Breaking two days of silence following the revelation of the spectacular discovery, Meike Hoffmann, the chief expert aiding the investigation, said the Chagall painting, an allegorical scene dating from the mid-1920s, had a "particularly high art-historical value".
The Dix work is a rare self-portrait probably painted in 1919, she added.
Hoffmann showed slides of the paintings, which also include works by Pablo Picasso, Pierre-Auguste Renoir and Henri Matisse, at a news conference in the southern city of Augsburg where the German authorities shed light on the extraordinary find in the apartment of an eccentric elderly loner.

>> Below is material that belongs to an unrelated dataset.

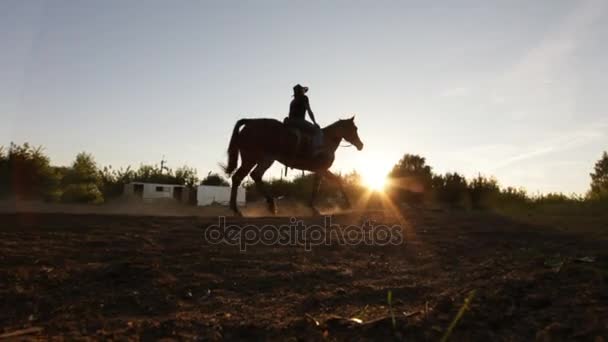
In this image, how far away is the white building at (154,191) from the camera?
2728cm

Hildebrand Gurlitt had been one of a handful of art experts tasked by the Nazis with selling valuable artworks stolen from Jewish collectors or seized among avant-garde works deemed to be "degenerate".
Augsburg chief prosecutor Reinhard Nemetz said 1,285 unframed and 121 framed paintings, sketches and prints, some dating back to the 16th century, were found in the rubbish-strewn flat.
Focus magazine, which broke the story this week, had reported that the collection comprised 1,500 works worth an estimated one billion dollars (USD 1.3 billion).
Determining which works were looted from Jewish collectors by the Nazis or taken from them under duress for a pittance would be a lengthy process, Hoffmann noted.
In a moment of high drama at the news conference, Hoffmann flicked through slides in the darkened room showing works that had not been seen in public in seven decades.